Add custom sessions, tracer, log aggregation and terminal features
I was tinkering with some features. Initially, I thought they weren't commit-worthy, but lately I've noticed that it might be helpful to have all these features in soslab
Here are some of the problems and solutions:
Adding or removing files in sessions:
Currently, SOS Lab sessions are static, only the logs in the SOS bundle are shown. It would be great to have the flexibility to add new files to an existing session or remove unnecessary files. Now we have that option. In each session, you can add or remove log files as needed.
Custom sessions:
The current version is very static—we can only view logs from SOS bundles. Ideally, we should have full flexibility. Sometimes, depending on the issue, we only collect gitlab-ctl tail information and specific log files, not a whole SOS bundle. We should still be able to use SOS Lab in that case. The custom session feature allows us to create empty sessions and add log files of our own so we can analyze them. This enables the tool to work with any type of log, not just SOS bundles.
Minor feature:
Troubleshooting slate: Sometimes I find it handy to have a sticky notes-like feature to store text, correlation IDs, or any notes we want to jot down quickly without leaving the app. We can add all our notes to the slate, and it persists unless we explicitly clear it. It's draggable, resizable, and minimizable—just a tiny utility for quick note-taking.
Log aggregation:
One of the major limitations of auto-analysis is that it takes time to go through all the patterns, and it's only good for a single session. Recently, I noticed some tickets where we had 30 nodes and had to feed 30 SOS bundles to SOS Lab. The current state isn't fully usable because, while searching across nodes works fine, when we have many nodes and logs, it's really hard to interpret and navigate through them due to sheer volume.
I researched practices used in similar tools and noticed that a normal grep across all nodes combined with a log aggregation feature helps digest the logs. If there are many logs, it's difficult to process, but if we can aggregate them into patterns, it's easier to understand what's happening.
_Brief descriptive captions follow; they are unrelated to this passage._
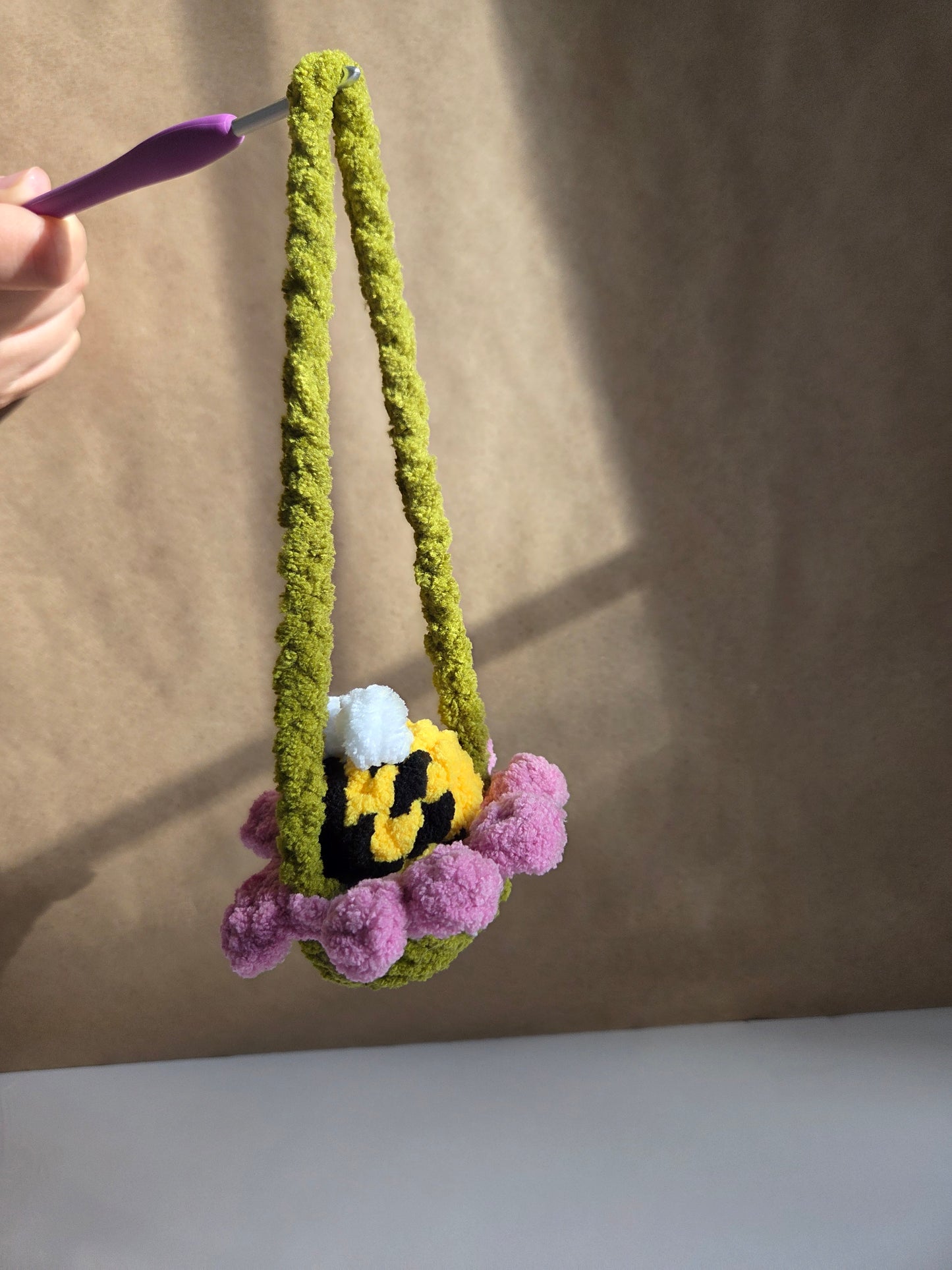 Car Swing Hanger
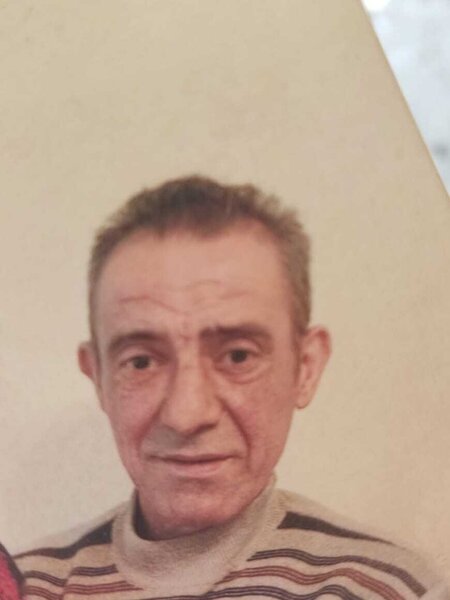 Salyan sakini itkin düşüb - Foto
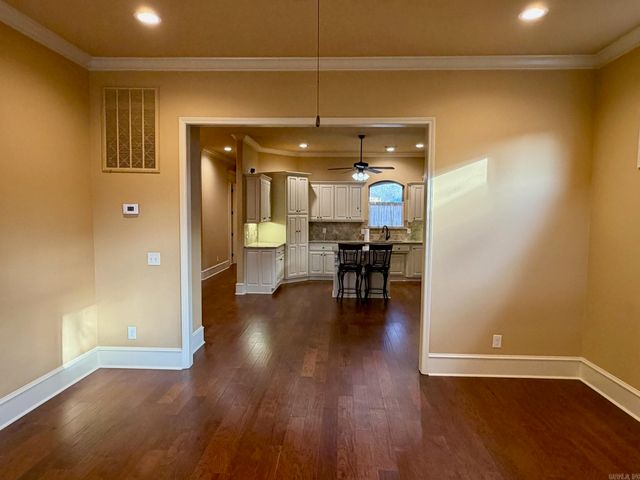 31 Juniel Point, Little Rock, AR 72211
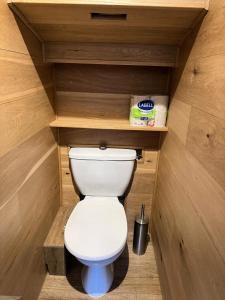 Le Panestrel (residence) - RESIDENCE LE PANESTREL MAE-9991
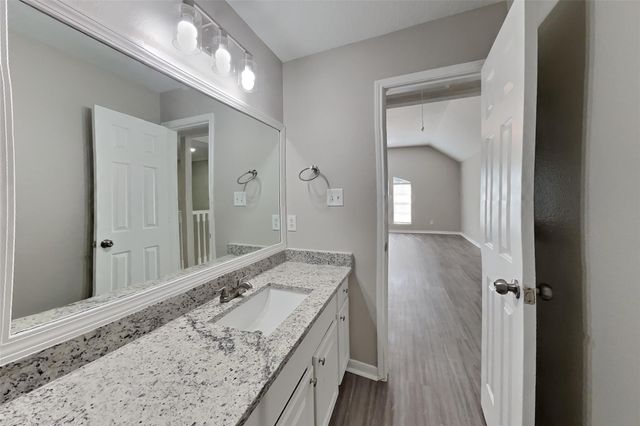 27089 Monarch Wood Drive, Humble, TX 77339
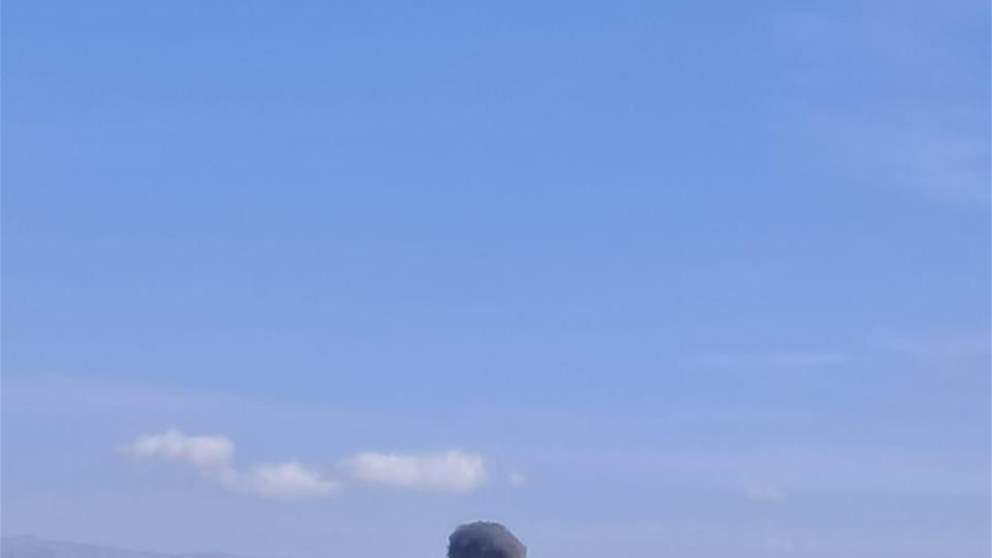 البقاع تحت وطأة الغارات.. وإسرائيل تزعم استهداف موقع عسكري 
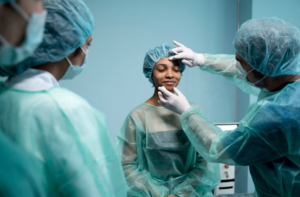 Plastic Surgeon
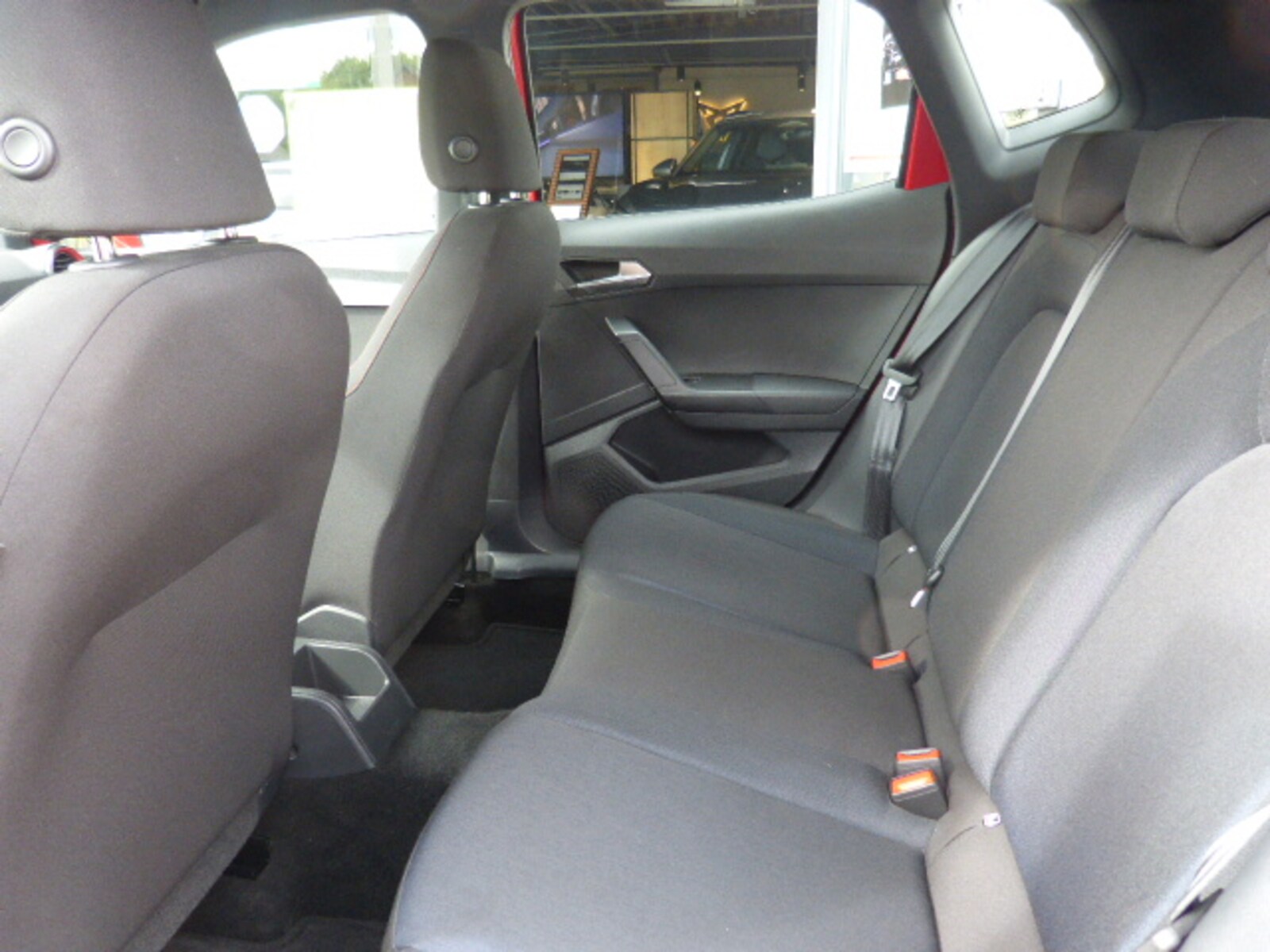 SEAT Arona – Bild 12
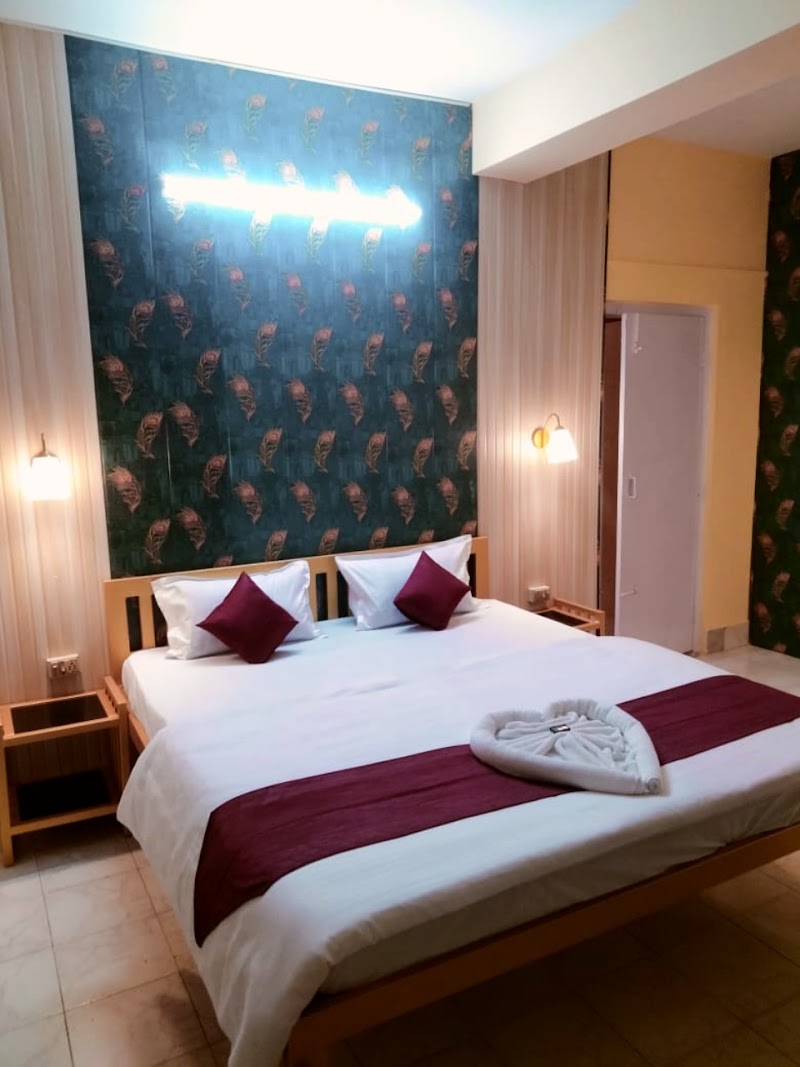 Sunrise Homestay & Lodge - Sunrise Homestay & Lodge Near Freshway Supermarket (Otis, House no 11, 2nd Floor, Triambak Building, Navagraha Rd, Silpukhuri, Chenikuthi, Guwahati, Assam 781003, India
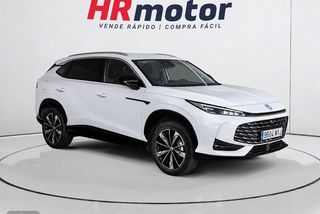MG HS 1.5T Comfort DCT 125 kW (170 CV) - Foto 1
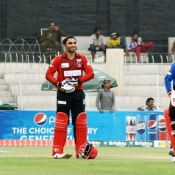 Day Ten of Pakistan Cup 2018 pictures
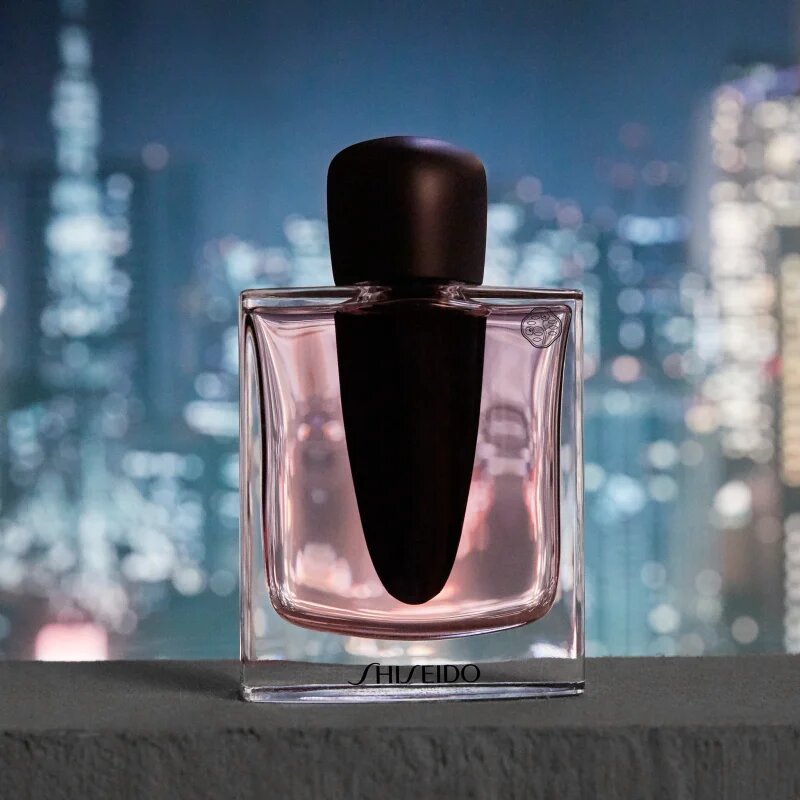 Shiseido Ginza parfumska voda za ženske 30 ml
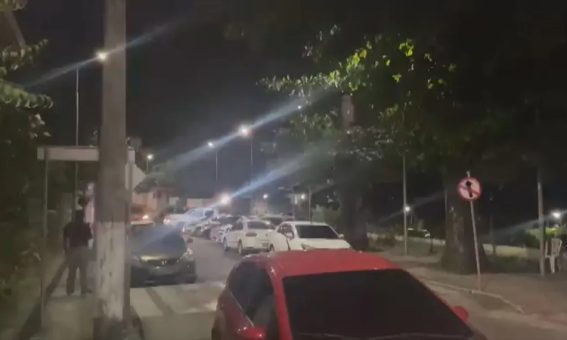 Dois policiais militares e dois suspeitos morrem após confronto em Salvador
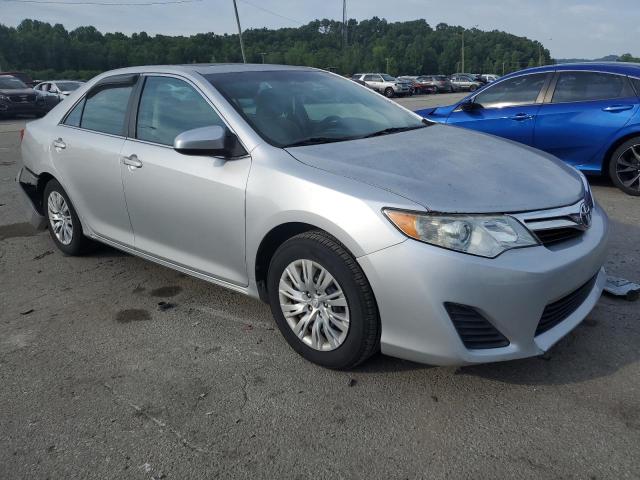Photo 4 from auction – 2012 TOYOTA CAMRY with VIN 4T4BF1FK2CR157548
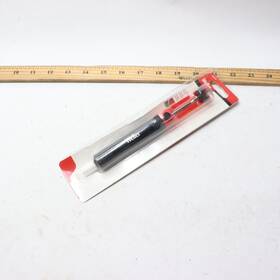Weller 037103374707 Desoldering Pump Wlaccdp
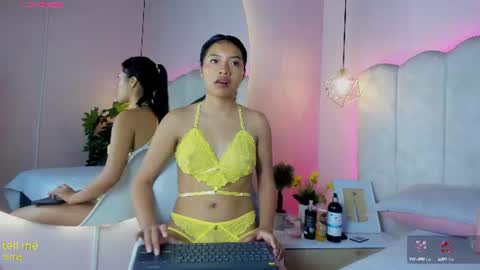 Snapshot of ariiastar chatting on 25, 6, 2026 Ari Star online show from 25, 6, 2026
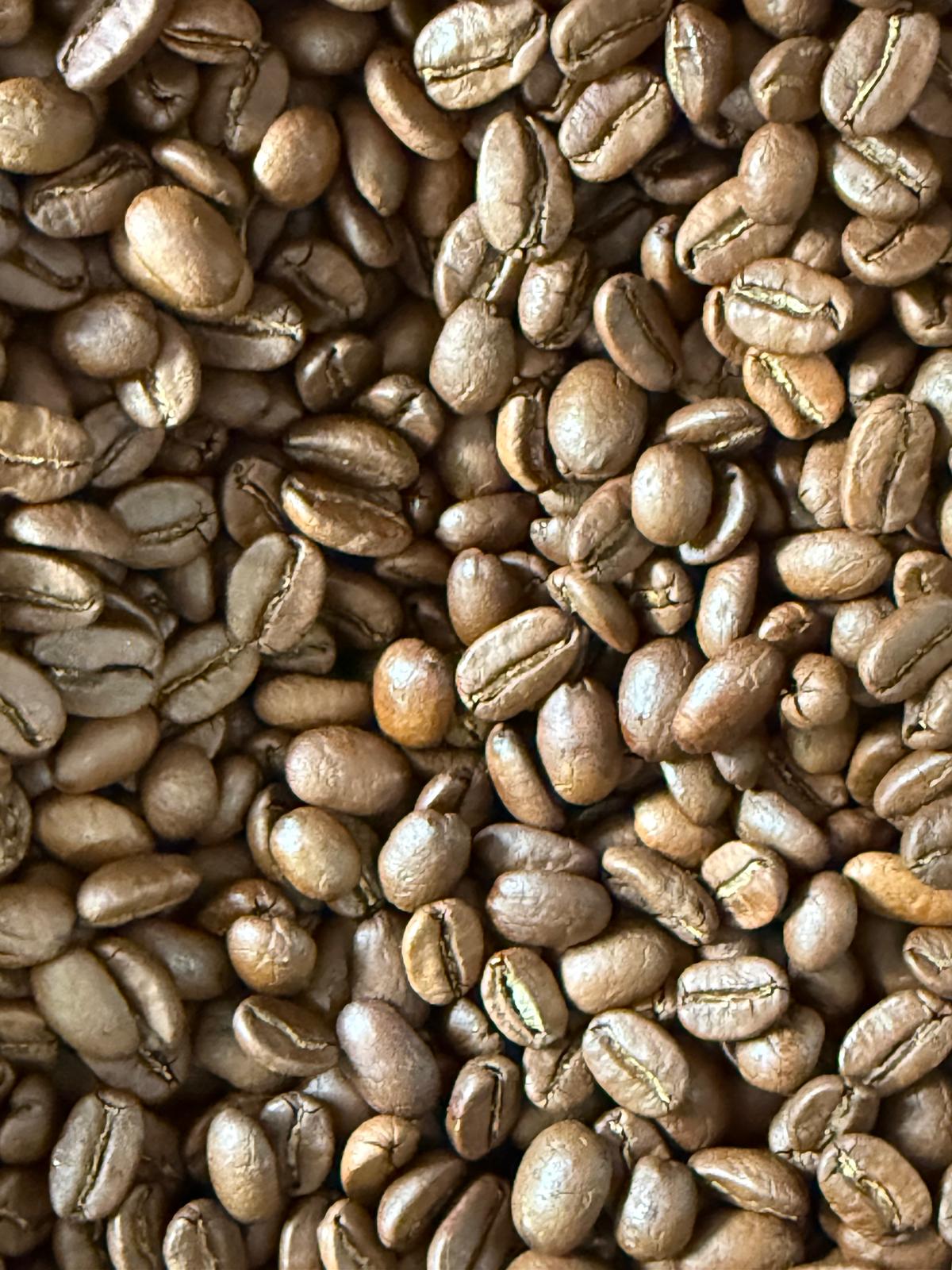 Arabica Bali Coffee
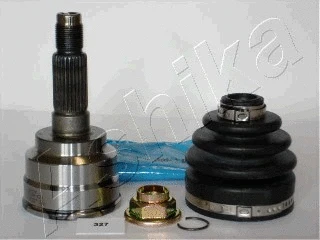 Joint Kit, drive shaft (62-03-327)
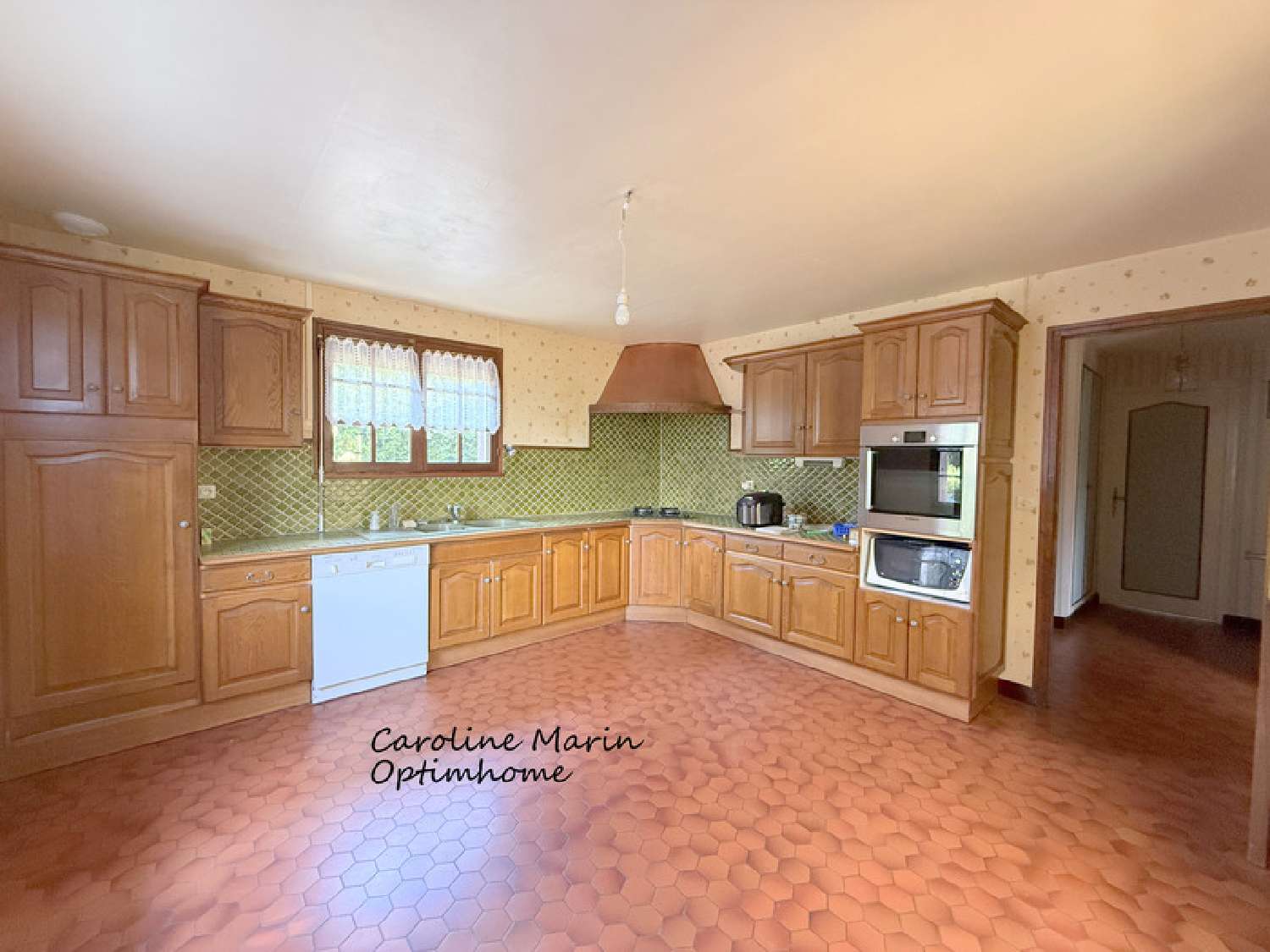 for sale farm Le Bec-Hellouin Eure 4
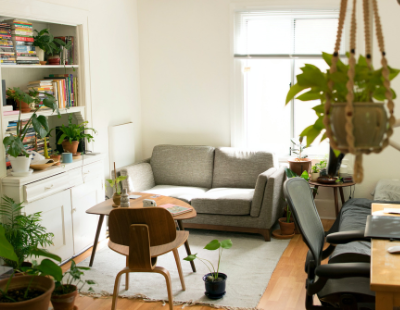 Investors – where are the five most profitable cities for furnished properties?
For example, if we grep for "error," we get 10k records. If we pass this to log aggregation, we get approximately 20-30 patterns because most logs are recurring types. This aggregation helps us get a complete overview of logs across all sessions at a glance so we understand what's happening (in contrast to auto-analysis, which is good at finding things in one session but was pretty static). Log aggregation provides that flexibility we can customize it as we want and get a complete overview of what's happening in the logs.
Log tracer:
A short, minor tool to use correlation IDs and trace them—similar to Kibana's correlation dashboard. We can search for a correlation ID to understand the timeline. The difference between this tracer and normal grep is that normal grep shows results as it finds them—it's not chronological because GitLab uses different log types (JSON, syslog, etc.), all of which aren't structured equally and don't have consistent timestamps. This tracer feature goes through the results, checks the time, and computes a logical timeline so that, no matter the type and structure of logs, it identifies and shows results in chronological order. It also helps us copy and paste results to feed to LLMs for analysis while troubleshooting.
Terminal:
No matter how many UI tools we have, sometimes having a terminal right there is very handy
Apart from these features, there are some minor UI changes—tabs and styling—to make them look a bit nicer (hopefully).